Finally, another important aspect of the present invention is the ability to install an entire storage system, utilizing the supporting and moving apparatus to be described, without the need to attach or anchor any part of the system to the floor or walls. This also permits the use of a unique leveling arrangement which allows utilization of the system on an inherently rough, uneven, or sloping floor without the need to specially finish the floor to make it level.

FIGS. 3-5 show, in vertical side elevation, the general manner of operation of the apparatus of the present invention to move a conventional steel frame shelf unit 12 (or

13) from its stowed position (FIG. 3) against a rear wall 20 in a longitudinal direction to a full access position (FIG. 5) where the unit has fully cleared any lateral enclosing wall or adjacent storage unit. The storage unit 12 is supported on a carriage ₂₁ which includes pairs of axially spaced forward and rear support wheels 22 and 23, respectively. The carriage 21 is adapted to roll on its support wheels 22 and 23 over a flat contiguous surface which includes a support plate 24 overlying the base surface 15 and providing a first planar support surface 25, onto and over a second planar support surface 26 which is provided by a flexible track 27 supported for movement around the forward end of the carriage and laid on the base surface in the path of carriage movement between the stowed and access positions of FIGS. 3 and 5, respectively. Referring also to FIGS. 6-9, the support plate 24 preferably comprises a pair of parallel laterally spaced angle members 28, each having a horizontal leg 30, the upper surface of which defines the first planar support surface 25, and a vertical leg 31 which provides a lateral guide for the carriage wheels 22 and 23. The angle members 28 are interconnected by cross pieces 32 conveniently spaced longitudinally along the length of the carriage 21.

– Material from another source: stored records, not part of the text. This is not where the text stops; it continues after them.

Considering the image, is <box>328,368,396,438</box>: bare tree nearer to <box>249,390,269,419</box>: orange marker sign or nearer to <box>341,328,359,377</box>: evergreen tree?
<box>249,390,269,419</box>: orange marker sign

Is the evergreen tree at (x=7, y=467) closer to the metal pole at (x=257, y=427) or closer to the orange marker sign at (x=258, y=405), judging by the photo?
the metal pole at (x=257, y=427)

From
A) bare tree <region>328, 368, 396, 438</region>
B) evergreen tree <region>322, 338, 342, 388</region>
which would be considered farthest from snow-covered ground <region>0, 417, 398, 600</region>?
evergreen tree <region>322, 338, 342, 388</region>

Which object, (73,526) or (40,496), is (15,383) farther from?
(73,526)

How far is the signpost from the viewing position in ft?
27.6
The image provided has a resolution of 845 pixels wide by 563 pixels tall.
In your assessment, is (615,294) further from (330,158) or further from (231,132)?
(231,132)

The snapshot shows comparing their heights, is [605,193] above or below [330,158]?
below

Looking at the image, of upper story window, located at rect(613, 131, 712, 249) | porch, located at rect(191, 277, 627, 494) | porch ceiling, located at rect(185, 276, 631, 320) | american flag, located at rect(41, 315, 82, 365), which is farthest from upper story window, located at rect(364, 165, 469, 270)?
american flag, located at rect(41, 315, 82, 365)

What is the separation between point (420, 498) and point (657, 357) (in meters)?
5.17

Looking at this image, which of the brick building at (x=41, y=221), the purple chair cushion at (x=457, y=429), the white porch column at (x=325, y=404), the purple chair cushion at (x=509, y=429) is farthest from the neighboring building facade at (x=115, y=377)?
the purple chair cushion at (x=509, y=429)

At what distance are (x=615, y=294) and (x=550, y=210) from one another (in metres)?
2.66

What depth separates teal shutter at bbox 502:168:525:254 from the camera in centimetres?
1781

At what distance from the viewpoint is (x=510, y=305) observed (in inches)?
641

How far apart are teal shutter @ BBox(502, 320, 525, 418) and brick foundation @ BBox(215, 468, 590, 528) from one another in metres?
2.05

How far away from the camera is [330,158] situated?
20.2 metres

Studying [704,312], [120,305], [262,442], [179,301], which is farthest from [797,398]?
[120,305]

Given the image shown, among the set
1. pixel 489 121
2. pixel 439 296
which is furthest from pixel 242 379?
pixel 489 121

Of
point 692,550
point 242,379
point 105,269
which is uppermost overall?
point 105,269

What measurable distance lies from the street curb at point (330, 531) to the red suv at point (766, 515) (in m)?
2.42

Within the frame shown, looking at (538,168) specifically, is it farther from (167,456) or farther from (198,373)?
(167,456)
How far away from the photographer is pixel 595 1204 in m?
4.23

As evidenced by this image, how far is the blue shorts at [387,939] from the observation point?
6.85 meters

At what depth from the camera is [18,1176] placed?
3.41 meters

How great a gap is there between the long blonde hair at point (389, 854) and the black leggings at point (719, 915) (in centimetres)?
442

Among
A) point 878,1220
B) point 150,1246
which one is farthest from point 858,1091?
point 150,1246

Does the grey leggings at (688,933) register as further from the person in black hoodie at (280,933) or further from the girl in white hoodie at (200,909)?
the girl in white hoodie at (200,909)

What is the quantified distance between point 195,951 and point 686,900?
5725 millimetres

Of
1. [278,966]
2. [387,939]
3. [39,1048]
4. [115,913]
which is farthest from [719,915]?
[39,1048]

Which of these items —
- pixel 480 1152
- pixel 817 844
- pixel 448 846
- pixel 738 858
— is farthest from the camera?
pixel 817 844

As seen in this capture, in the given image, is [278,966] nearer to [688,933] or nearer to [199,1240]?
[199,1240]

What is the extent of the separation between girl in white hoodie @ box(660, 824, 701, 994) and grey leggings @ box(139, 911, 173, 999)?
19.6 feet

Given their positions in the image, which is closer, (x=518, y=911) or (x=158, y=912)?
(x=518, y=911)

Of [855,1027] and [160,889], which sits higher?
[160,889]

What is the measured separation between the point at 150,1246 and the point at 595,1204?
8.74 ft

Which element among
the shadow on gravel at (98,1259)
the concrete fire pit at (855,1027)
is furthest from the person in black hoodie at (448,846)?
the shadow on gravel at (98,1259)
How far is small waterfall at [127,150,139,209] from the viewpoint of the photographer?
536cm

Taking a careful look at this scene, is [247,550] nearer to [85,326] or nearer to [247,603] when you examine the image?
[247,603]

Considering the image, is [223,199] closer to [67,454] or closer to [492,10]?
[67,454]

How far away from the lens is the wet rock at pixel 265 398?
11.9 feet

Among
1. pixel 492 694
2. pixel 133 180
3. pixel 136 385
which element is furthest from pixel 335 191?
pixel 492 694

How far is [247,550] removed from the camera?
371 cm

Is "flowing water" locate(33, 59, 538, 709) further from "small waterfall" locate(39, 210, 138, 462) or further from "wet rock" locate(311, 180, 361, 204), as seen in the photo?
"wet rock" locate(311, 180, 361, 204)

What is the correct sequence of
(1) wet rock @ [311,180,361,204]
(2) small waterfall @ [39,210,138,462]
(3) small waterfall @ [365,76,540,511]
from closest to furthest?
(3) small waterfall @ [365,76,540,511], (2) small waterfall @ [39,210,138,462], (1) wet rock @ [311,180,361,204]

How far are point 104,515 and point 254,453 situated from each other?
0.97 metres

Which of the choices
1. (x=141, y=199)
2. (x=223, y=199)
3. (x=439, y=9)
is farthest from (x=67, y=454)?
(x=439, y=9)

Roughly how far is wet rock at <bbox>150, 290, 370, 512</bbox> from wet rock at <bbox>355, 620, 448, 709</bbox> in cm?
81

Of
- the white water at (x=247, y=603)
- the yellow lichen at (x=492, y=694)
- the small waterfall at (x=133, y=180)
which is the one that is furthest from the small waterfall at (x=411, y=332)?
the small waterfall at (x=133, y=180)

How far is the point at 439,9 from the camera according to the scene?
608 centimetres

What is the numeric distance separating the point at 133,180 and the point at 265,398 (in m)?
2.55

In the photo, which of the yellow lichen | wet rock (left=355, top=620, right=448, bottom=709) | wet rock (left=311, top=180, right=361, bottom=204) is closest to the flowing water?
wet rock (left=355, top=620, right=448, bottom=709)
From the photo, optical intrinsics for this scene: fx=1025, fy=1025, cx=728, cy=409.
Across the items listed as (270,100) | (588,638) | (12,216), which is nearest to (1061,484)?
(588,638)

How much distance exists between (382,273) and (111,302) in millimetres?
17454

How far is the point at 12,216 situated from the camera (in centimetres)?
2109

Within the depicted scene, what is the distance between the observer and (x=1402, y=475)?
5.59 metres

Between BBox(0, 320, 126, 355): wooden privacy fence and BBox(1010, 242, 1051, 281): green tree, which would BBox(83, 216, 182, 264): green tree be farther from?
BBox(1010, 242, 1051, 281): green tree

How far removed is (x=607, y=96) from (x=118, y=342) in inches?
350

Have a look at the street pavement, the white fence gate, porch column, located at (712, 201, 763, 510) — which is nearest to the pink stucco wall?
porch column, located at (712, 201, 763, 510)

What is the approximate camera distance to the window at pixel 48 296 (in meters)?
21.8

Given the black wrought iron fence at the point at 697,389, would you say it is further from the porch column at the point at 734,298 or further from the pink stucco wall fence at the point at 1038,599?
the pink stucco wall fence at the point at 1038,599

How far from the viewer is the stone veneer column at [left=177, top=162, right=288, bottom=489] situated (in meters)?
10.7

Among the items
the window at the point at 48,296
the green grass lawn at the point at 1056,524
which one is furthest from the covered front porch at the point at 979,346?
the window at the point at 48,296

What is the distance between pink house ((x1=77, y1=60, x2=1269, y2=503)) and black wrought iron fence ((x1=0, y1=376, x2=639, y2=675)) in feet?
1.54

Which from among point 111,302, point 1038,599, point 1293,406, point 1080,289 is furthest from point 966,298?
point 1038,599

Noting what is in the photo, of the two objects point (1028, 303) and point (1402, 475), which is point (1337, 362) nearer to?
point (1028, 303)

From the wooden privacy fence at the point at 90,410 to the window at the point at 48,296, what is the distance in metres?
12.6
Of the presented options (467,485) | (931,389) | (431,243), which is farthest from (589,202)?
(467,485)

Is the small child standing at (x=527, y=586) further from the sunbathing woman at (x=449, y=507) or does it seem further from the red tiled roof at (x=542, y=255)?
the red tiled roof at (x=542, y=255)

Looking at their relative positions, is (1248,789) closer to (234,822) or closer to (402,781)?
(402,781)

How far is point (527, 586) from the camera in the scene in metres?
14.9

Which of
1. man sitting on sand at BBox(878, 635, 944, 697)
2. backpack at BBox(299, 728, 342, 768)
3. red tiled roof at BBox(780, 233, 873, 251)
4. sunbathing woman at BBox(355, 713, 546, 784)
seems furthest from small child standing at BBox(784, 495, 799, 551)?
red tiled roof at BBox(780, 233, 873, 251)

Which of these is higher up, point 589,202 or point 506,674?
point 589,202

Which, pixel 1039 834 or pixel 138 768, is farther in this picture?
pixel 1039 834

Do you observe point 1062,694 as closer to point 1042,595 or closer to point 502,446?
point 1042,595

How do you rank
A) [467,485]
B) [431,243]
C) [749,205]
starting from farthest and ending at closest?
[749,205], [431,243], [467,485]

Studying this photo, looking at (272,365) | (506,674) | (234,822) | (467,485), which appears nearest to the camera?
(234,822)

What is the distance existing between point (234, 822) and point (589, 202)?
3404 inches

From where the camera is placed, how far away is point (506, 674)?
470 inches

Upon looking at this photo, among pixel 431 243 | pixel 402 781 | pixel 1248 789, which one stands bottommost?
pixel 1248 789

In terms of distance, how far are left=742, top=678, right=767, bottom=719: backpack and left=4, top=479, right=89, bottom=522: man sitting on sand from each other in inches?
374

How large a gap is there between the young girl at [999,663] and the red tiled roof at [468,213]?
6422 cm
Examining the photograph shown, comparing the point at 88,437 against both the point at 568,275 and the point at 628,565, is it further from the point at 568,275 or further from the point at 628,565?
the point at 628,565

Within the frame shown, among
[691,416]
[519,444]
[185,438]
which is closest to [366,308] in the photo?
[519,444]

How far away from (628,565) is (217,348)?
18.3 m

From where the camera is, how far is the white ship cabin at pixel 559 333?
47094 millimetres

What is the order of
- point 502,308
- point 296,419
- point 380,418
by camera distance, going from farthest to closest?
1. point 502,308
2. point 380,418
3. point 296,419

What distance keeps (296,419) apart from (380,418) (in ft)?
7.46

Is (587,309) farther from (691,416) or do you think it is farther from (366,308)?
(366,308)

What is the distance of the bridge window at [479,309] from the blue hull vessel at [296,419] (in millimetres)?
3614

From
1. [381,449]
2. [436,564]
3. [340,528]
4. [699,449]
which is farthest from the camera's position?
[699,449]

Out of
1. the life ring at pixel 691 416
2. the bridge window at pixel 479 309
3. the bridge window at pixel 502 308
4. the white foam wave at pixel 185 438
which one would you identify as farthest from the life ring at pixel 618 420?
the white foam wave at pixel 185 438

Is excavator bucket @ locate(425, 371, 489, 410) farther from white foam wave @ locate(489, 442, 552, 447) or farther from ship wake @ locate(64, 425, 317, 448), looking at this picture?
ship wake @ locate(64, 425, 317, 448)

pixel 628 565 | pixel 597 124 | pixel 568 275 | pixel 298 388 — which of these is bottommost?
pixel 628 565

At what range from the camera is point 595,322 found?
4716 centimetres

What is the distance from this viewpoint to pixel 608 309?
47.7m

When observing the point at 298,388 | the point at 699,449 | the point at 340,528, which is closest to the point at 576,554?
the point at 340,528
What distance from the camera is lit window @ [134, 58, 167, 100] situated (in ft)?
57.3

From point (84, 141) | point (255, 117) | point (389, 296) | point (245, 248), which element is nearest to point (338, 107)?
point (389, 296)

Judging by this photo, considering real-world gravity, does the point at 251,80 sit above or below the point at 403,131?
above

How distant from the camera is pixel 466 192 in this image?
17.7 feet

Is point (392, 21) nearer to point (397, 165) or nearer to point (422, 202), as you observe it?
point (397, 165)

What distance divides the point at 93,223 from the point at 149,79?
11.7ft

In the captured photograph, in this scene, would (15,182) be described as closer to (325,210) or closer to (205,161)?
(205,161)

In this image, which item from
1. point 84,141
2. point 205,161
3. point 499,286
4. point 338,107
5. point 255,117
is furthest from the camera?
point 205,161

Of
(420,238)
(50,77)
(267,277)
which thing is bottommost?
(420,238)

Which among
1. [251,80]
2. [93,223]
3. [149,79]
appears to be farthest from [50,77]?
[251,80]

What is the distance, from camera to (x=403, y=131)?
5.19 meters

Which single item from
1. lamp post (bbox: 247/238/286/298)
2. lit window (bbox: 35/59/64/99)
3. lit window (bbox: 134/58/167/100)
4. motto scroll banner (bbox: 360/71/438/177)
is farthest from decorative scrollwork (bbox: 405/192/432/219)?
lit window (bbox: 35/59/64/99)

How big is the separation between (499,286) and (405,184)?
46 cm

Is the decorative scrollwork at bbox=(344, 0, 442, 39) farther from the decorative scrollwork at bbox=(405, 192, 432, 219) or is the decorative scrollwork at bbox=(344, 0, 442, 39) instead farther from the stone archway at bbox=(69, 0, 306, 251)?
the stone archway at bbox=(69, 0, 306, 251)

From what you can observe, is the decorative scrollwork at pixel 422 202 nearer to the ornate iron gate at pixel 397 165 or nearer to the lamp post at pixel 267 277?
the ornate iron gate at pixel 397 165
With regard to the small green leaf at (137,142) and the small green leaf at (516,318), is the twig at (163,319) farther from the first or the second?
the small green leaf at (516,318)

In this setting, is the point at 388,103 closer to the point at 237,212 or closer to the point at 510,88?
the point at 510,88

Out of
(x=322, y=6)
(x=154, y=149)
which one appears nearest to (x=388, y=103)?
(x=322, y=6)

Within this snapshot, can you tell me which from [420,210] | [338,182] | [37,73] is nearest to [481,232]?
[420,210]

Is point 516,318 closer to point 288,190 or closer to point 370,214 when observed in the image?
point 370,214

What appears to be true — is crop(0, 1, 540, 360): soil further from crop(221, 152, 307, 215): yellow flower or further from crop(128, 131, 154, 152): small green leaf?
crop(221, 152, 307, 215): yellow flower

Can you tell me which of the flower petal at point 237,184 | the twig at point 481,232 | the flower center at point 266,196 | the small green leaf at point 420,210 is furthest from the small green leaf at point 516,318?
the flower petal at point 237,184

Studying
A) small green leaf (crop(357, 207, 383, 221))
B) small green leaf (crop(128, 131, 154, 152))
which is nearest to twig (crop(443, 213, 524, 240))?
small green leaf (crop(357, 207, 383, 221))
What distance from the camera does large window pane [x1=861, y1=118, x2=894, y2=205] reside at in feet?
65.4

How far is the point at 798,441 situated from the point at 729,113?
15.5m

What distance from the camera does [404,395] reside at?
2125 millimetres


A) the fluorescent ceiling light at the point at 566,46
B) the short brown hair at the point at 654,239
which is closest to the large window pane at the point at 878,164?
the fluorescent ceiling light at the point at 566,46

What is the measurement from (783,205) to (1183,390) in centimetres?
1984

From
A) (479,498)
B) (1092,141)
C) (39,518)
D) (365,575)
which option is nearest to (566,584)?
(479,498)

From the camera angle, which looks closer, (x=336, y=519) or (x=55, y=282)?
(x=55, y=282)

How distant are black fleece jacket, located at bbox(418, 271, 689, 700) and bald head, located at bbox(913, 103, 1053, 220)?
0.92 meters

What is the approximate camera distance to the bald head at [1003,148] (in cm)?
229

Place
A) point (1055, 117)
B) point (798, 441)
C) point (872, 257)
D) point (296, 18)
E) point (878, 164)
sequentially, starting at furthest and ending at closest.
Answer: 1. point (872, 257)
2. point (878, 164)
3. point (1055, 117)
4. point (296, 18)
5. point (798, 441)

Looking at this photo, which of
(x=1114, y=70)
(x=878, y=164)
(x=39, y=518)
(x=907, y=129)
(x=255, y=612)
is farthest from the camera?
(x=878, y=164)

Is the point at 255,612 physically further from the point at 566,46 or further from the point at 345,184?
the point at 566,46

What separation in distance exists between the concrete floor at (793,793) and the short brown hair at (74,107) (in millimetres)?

The carriage includes a pair of longitudinal frame members 33, each of which comprises an interconnected outer channel 34 and inner channel 35. The cross frame members 36 which interconnect the longitudinal frame members 33, including the channel members 34 and 35, may conveniently comprise forward and rear shafts 37 and 38, respectively. The shafts also provide rotatable support for the carriage wheels 22 and 23. As may best be seen in FIGS. 8 and 9, the shafts 37 and 38 which provide support for the forward and rear wheels 22 and 23, respectively, as well as interconnection of the frame members 33, extend laterally between the outer channels 34 nearly the full width of the carriage 21. Each of the shafts 37 and 38 is threaded along a substantial portion of each opposite end to receive thereon suitable spacing and locking nuts 40 and washers 41. Each forward wheel 22 and rear wheel 23, in the embodiment shown, comprises a pair of axially spaced wheel segments 42. Each wheel segment may include a central hub with a suitable

anti-friction bearing (not shown) for rotatable support on its respective shaft 37 or 38. Each of the shafts thus interconnects a pair of outer channels 34, a pair of wheel segments 42, a pair of inner channels 35, the latter being suitably spaced by a center spacer roll 43. Additional rigidity is provided for the frame of the carriage 21 by assemblies of elements which carry and guide the flexible track 27, as will be described hereinafter, and by frame elements of the shelf unit 12 mounted on and carried by the carriage. The flexible track 27 which supports the carriage as it rolls to and from the access position (FIG. 5) comprises a pair of laterally spaced and laterally interconnected track segments 44. Each track segment is comprised of a series of articulated links 45 having hinged joints 48, each comprising interfitting knuckles 46 connected by a connecting pin 47. The links 45 are preferably L-shaped in vertical cross section, as seen in FIGS. 9 and 12 with the vertical leg 49 of the link providing the same guiding function for the carriage wheels 22 and 23 as the vertical legs 31 of the supporting angle members 28. Each track segment 44 is preferably just slightly longer than the length of the carriage 21. Each track segment 44 is connected at one end 50 to the forward end of a support plate angle member 28 with a pinned connection to the last track link 45. Each of the track segments 44 is entrained around a guide wheel 51 mounted on the forward end of the carriage 21 and the other ends 52 of the track segments are laterally interconnected by a forward link cross connector 55 between the forward end links 56.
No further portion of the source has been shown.